The key here is not really James as much as it is Dan Gilbert. Those who think the downside of this whole dance with James is too unfathomable to ponder are forgetting that the Cavs will still have Gilbert as owner. He is an owner the likes of which Cleveland never has really seen before. His passion to win is more intense. He also knows how to constructively channel that passion in a way that makes him rare among moneyed owners who often treat their franchises like toys.
If James leaves, it won't because Gilbert didn't try to keep him. But if James leaves, the long-term health of this franchise is still in good hands. While I only have a gut feeling about James at the moment, I am far more confident that the real key to the success of this franchise lies in Gilbert remaining as owner more than it does with James staying for the next 4 or 5 years.

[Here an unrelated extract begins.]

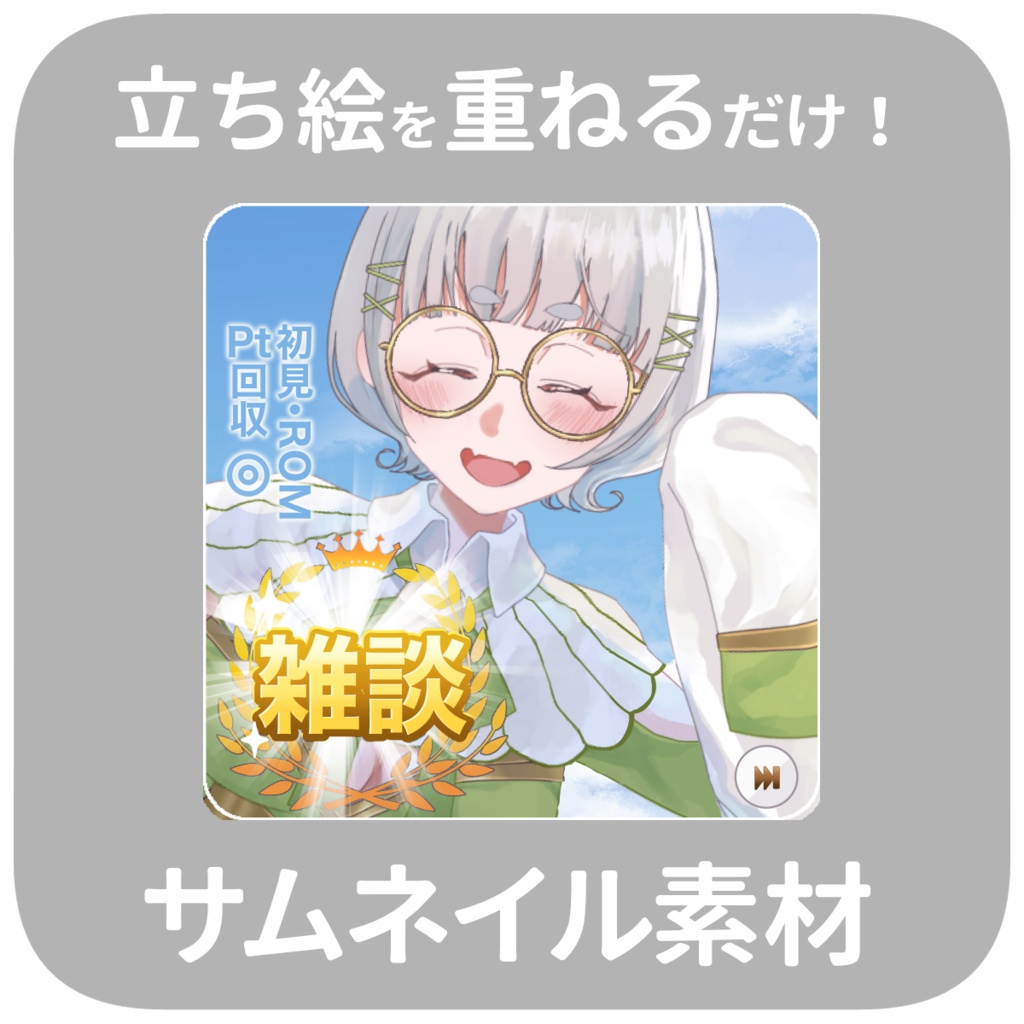 【某〇〇娘風】おひさまぱっぱか快晴レース場で雑談したい方に！【IRIAMサムネ素材】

If Gilbert is dealt a setback in the form of James leaving, I doubt that he's going to go off crying into the night. Instead, he'll find a way to regroup and give this town a team worth rooting for, just like all those other towns that have thus far been without James and yet have found a way to slog their way through to a championship anyway. As we've seen thus far, you don't need the best player in the NBA on your team to win a championship, you just need a collection of really good players. Gilbert will find a way to make that happen.
That all being said, my gut tells me that James isn't leaving. It also tells me that he isn't staying without some changes. When I hear talk about how James and his “team” meaning his boyhood friends and other hangers on he's acquired over the years will be making this decision, it says to me that this is far more complicated to James than a decision about whether to take the money.

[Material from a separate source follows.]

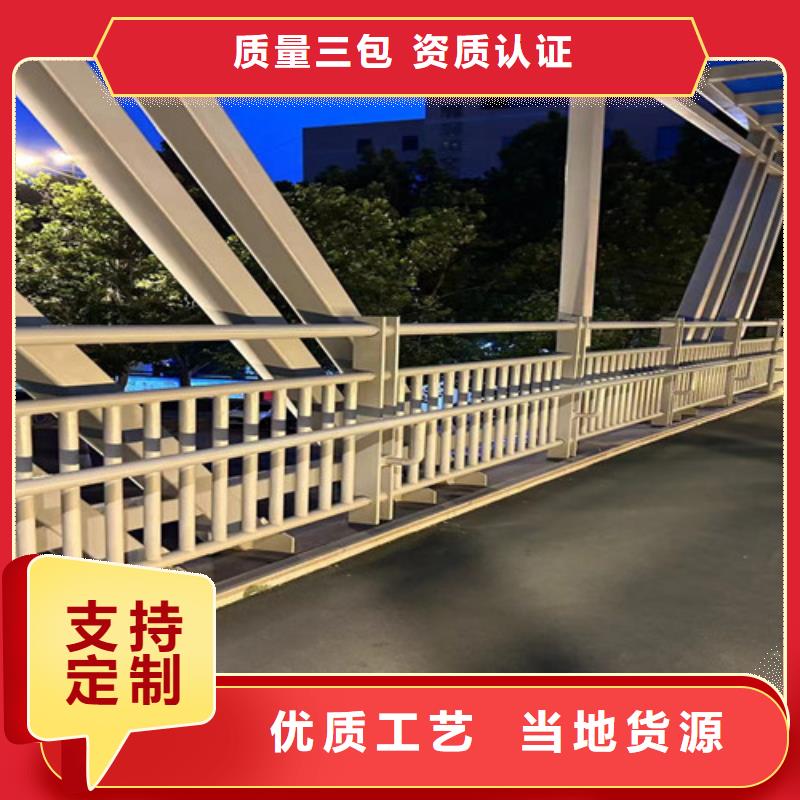隔离桥梁护栏防撞生产厂家 支持定制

As he's said so many times, it's about being in the right situation, one that will bring him the multiple championships he so craves. That goes beyond just the players that surround him, but a supportive front office and a coach that he can respect.

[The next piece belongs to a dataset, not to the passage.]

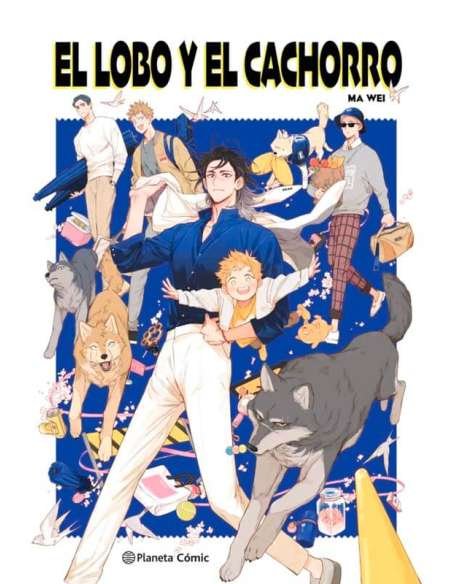 EL LOBO Y EL CACHORRO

The problem that's brewing though is that it looks like James and his “team” are in the process of actually trying to put it all together themselves as if this were just another endorsement deal. James and the “team” look to be trying to pre-package success, never mind the millions of variables outside of his control.
And yet why wouldn't they give it a try? All everyone is doing at the moment is feeding the beast. It doesn't even matter if James thinks this way because everyone else does: he is bigger than the game. Where you come out on whether or not that's a good thing might say something about the ridiculous proportions this issue has taken on.
If you don't think so, just consider that no one sees it as particularly unusual that James and his “team” aren't interested in reading the tea leaves to determine any particular team's future. They want to assure that future with a package of players, management and coaches of their own choosing that has James at the center of all that will eventually revolve around him and everyone treats it as perfectly normal.
In truth, you could actually see all this coming. Hamstrung by the constraints placed on younger players in the NBA, James thus far has mostly played the good soldier. He's kept his mouth shut, at least publicly, and did what he was told. James didn't choose Cleveland, it was chosen for him. It worked out well enough, certainly, but he just as easily could have been someplace else these last seven years.
Now his time has come and he likes the feel of the controls more so, I'm betting, then the controls of one of the several luxury sports cars he owns. You would, too.
And yet I still keep coming back not to James but to Gilbert. From a business perspective he's accomplished more than James. He does know what it takes to actually win. It's just a matter of time before that translates to the basketball court, with or without James.